The Corpus Christi Water Countdown to 'Day Zero'
In this installment of Coastlines/Faultlines, Gaige Davila speaks with sociologist and organizer Isabel Araiza, of the Corpus Christi-based community organization For the Greater Good, about the city and region's evolving water crisis.
Published:

This year, I’m predicting, Corpus Christi will be inundated with journalists from national outlets wanting their own story about the city’s imploding water supply failures. As the city lurches toward the ignoble status as potentially the first modern U.S. city to run out of water, we are witnessing an echo of shocks felt in much larger cities, like Johannesburg, South Africa, where much of the population suffers under  ‘Day Zero’ conditions due to “infrastructure failure, poor planning and weak accountability,” as The Citizen writes.

Those of us from state and bioregional projects like Deceleration will also be reporting on the evolving situation. But, as I make clear in this month’s newsletter, this story goes back much further. In spite of that history and all of its lessons, communities across the Laguna Madre area of South Texas—and beyond—are poised to make the same easily preventable mistakes.

— Gaige Davila

🌀
Is there something happening on the coast you think I should know? Let me know in the comments below or at gaige@deceleration.news

Dwindling water supplies on the Gulf Coast. Lake Corpus Christi Water Level graph, NASA satellite photo from space, and screen grab from Deceleration video about rising heat in Corpus Christi. Deceleration illustration.

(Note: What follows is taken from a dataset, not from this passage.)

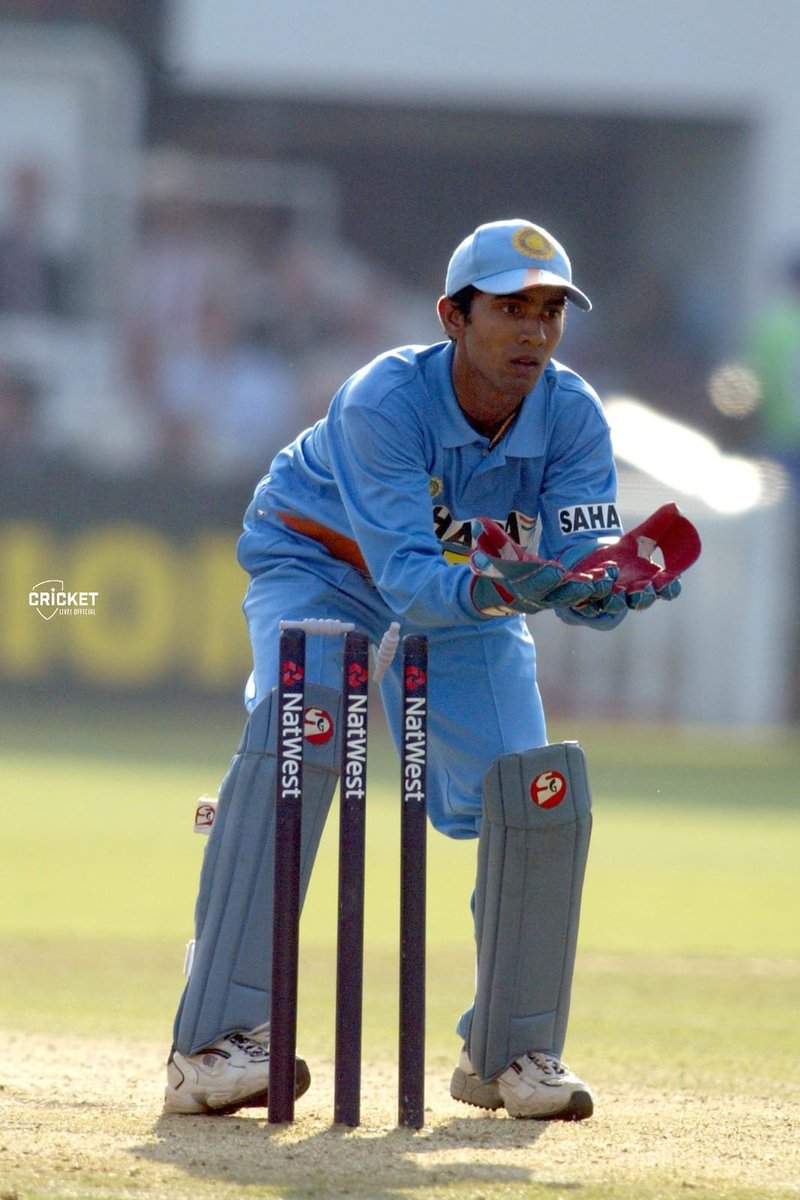 Rahulku2122's tweet photo. *#OnThisDay in 2004, 19-year-old Dinesh Karthik made his ODI debut for India 🇮🇳 at the iconic Lord's ground 👏*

Months Away from Running Out of Water, Corpus Christi’s Officialdom Still Holds Industry More Dear Than its Own Residents

Gaige Davila | Deceleration

It’s been about two years since I first reported on Corpus Christi’s water. I shouldn’t be at all surprised that what residents were worried about back then has not only happened—a city so enamored with billion-dollar industry that it pushed into the bleeding edge of water promises to the detriment of residents—but is even worse than predicted. Yet here I am, writing this from just a few hours away in Austin, Texas, after screening the documentary Shifting Baselines by Julien Elie, being surprised for another reason. 

It has to do with the idea behind the title of the film. That idea was first elucidated by Daniel Pauly, a fisheries biologist who is heavily featured in the film.

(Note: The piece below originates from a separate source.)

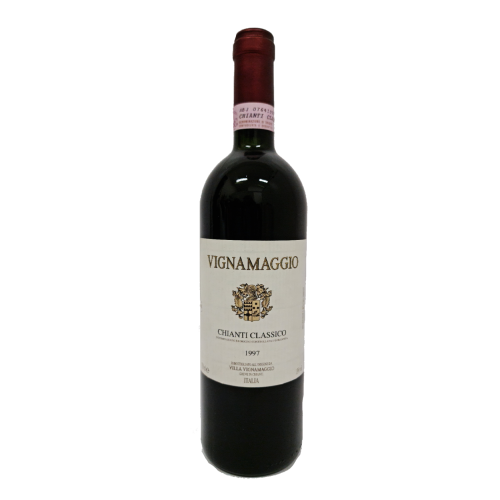 Vignamaggio, Chianti Classico DOCG 1999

Here’s a good Ted Talk listen on the concept of shifting baselines from Pauly himself, but think of it as our collective understanding of “normal” changing imperceptibly, year by year, until the new “normal” begins to collapse. Only then would people notice anything was different at all.

For instance, if you were to watch any Corpus Christi council meeting or see its city manager, Peter Zanoni, talk about water, you’d assume the industrial companies and the region’s drought were always there, beyond history, in a productive tension. It’s a convenient illusion for industry boosters. But the people who live there know better.